Minimum Expenditure Basket in Malawi - Round 30: 1st to 5th June 2021 - A look at Food Prices and Availability in Times of COVID-19

Originally published



  • Since the previous round, the Survival Minimum Expenditure Baskets (SMEBs) for the rural North and the rural Centre increased, while the SMEB for the urban areas declined. No significant change was observed in SMEB for the rural South. Increases in the prices of maize grain and firewood caused an increase in the SMEB for the rural North, while increases in the prices of cassava, fish, and firewood led to a rise in the SMEB in the rural Centre. The decrease in the SMEB for urban areas arose from decreases in the prices of charcoal and bathing soap.

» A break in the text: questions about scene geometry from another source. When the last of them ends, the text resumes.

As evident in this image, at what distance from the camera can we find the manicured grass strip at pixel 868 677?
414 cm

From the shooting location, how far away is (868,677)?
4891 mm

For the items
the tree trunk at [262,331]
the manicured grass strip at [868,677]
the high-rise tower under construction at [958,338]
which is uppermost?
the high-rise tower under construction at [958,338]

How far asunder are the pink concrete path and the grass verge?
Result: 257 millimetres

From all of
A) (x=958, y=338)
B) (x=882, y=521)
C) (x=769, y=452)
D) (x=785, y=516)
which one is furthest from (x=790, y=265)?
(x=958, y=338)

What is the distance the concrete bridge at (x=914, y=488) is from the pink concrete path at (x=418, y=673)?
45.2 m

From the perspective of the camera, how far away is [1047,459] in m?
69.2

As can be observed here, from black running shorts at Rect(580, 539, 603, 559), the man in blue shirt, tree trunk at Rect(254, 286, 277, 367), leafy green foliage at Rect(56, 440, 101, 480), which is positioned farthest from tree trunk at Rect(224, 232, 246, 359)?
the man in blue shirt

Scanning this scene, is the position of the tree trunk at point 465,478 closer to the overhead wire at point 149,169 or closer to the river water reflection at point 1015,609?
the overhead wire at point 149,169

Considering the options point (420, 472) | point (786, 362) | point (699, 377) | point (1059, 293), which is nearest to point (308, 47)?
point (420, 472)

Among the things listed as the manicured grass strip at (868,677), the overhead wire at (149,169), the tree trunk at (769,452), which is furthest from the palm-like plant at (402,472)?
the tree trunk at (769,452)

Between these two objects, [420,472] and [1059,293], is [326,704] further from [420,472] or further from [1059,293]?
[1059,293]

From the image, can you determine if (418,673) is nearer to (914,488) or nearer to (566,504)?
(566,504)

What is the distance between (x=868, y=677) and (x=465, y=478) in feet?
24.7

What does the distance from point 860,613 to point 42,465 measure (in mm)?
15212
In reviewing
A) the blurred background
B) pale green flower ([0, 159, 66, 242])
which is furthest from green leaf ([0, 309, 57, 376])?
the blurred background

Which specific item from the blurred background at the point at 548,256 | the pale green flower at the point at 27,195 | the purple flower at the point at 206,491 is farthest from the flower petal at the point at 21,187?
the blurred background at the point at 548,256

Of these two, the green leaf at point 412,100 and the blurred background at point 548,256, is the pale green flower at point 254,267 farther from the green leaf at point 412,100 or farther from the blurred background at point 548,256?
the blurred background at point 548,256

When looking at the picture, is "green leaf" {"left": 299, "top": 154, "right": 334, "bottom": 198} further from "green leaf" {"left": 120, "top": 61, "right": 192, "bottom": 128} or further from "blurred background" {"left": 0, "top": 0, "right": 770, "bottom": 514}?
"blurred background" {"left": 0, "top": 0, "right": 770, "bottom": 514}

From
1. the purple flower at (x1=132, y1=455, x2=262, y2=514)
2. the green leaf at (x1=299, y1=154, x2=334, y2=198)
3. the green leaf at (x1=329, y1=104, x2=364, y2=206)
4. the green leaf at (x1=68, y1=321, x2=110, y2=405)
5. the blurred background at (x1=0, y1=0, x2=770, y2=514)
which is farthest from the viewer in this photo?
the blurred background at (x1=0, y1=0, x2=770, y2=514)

  • The national average maize grain price further decreased to MK 129 per kg from MK 130 in Round 29. The June 2021 ban by Zimbabwe—one of the primary maize exporter markets for Malawi—on the importation of maize grain and other products may have triggered a reduction in the prices of maize grain in local markets (due to over availability).

  • The prices of beans marginally decreased by 0.3 percent, while the prices of cowpeas and pigeon peas both fell by 2 percent compared to the previous round. The continued fall in the prices of beans and cowpeas may be due to the increased supply of green beans from winter-irrigated farming, while the harvesting of pigeon peas has just peaked in most parts of the country.


During this reporting period, the country continued administering COVID-19 vaccinations as part of its national campaign, which was launched by the State President on the 11th of March, with the vaccine now available to anyone over the age of 18. During the same period, the Government also officially started administering the second dose of the vaccine.

Throughout this reporting period, the number of reported COVID-19 positive cases continued to decline. Between May 23rd (end of MEB Round 29 data collection) and June 5th (end of MEB Round 30 data collection), the number of active reported cases of COVID-19 decreased by approximately 23 percent. Across the nation, an uptick in movements, travel, and trade are being observed in response to the low caseload coupled with the ease-up on restrictions that was announced on April 20th.